§ EXERCISES
**a)** Answer these questions from the excerpt on weather forecasting, labeling each answer with the same numeral:
(i) According to the excerpt, what happens to a forecast's accuracy the farther out it extends?
(ii) What publication did the writer buy on impulse?
(iii) Which states make up the Southeast in the forecast the writer turned to?
**b)** In the excerpt on weather forecasting, shorten the paragraph that begins "Perhaps you've noticed" and keep its main points.
**c)** Continue the excerpt on weather forecasting from its final sentence.

§ SOURCE EXTRACT

====

A lot of things (more than we like to admit) are out of man’s hands, beyond his control. One of those things is the weather. Yet, we continue trying to predict or anticipate it. Short of that, we complain about it.

Perhaps you’ve noticed that when your local TV meteorologist starts giving the five- or seven-day forecast on Monday, the prediction is one thing, but by Friday the forecast has changed, sometimes a little but often a lot. The farther out the forecast extends, the less accurate it proves to be. And whenever the outlook is for a whole year, it’s really just a shot in the dark, anyone’s guess is as good as anyone else’s.


A couple of months ago, I made an impulse purchase, something I seldom do (wink, wink). I picked up a copy of The Old Farmer’s Almanac. (I’ve never been able to decide whether old in that title refers to the farmer or to the almanac.) When I got home, I immediately turned to the weather forecast for the Southeast (North Carolina, South Carolina, and Georgia) for December 2018, since we all have so many activities and travel plans that can be affected by the weather during that month.

====

§ DATA FOR REVIEW

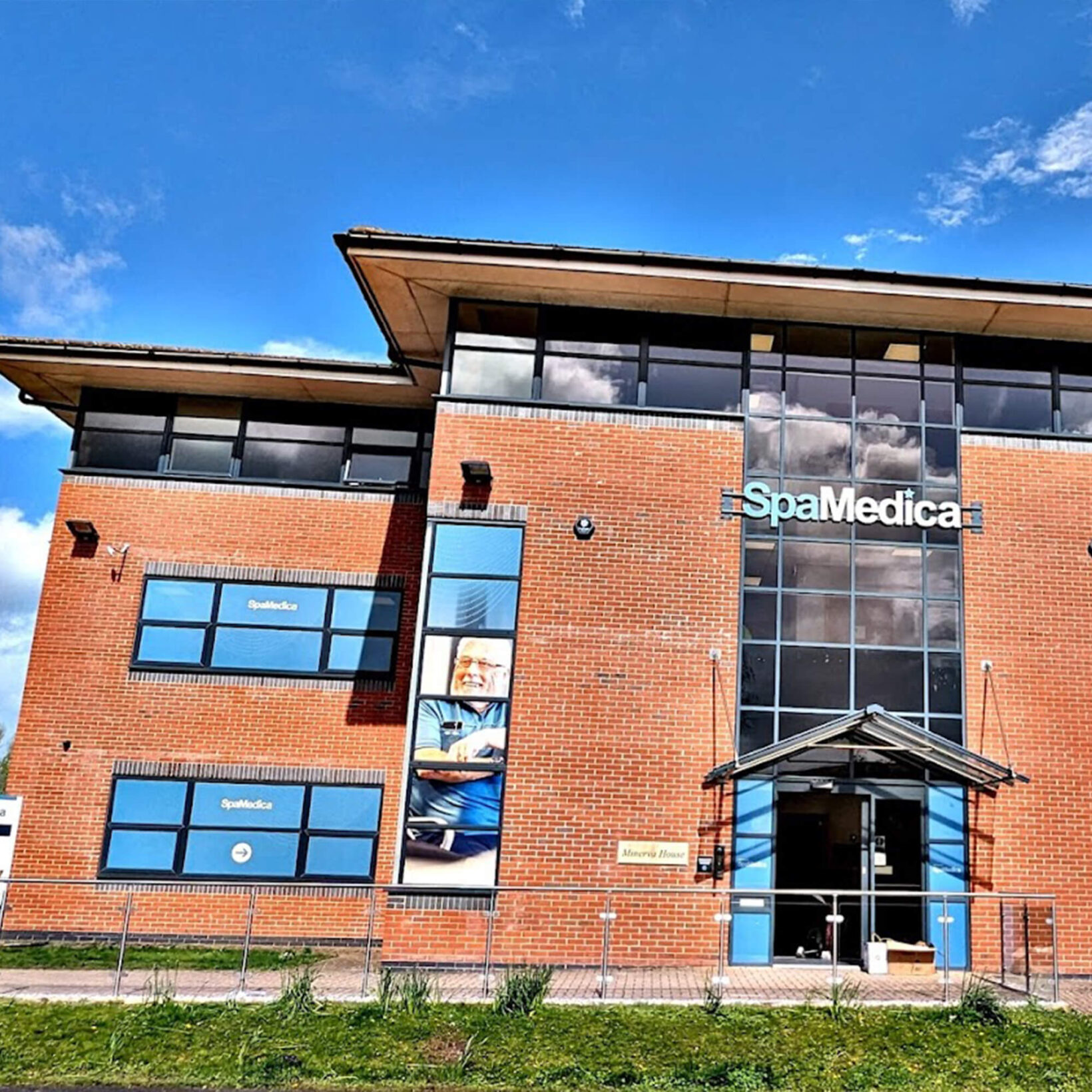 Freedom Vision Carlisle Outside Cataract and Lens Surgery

====

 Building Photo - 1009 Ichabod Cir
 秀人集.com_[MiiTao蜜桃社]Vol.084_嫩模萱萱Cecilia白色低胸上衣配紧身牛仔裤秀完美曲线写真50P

====

§ OUTPUTS BY TASK
**a)**
(i) The farther out the forecast extends, the less accurate it proves to be.
(ii) The Old Farmer's Almanac.
(iii) North Carolina, South Carolina, and Georgia.

**b)** A local TV meteorologist's five- or seven-day forecast given on Monday often changes by Friday, sometimes slightly but often greatly. Forecasts lose accuracy the farther ahead they reach, and a forecast for a whole year is little more than a guess.

**c)**
For December 10 to 12, it stated confidently, “Rain and snow, then sunny, cold.” As a writer who studies the market listings of a lot of publications, I know that the lead time for the almanac, that annual compilation of “new, useful, & entertaining matter,” is at least a year, perhaps even longer (as much as two years) for some parts of it. So I reacted to that prediction: “Aw, how can they know so far in advance?” and moved on. Other people, “experts,” were saying, “We have never had snow here [in South Carolina] before Christmas.” Even a “white Christmas” here is extremely rare. The average date for a first snowfall is usually sometime in January.


But on December 9, it snowed here. Surprisingly, the almanac was only one day off. Not bad for predicting a year or more in advance. And it snowed a lot. For here. I measured 8 to 9 inches on the hood of my truck, and that wasn’t in a drift. (The accompanying photo was taken early during the snowfall.) Only a 25-minute drive north of us, they had 17 to 20 inches. That’s a lot at any time during the winter down here. And it’s unprecedented this early in December. Technically, it isn’t even winter yet.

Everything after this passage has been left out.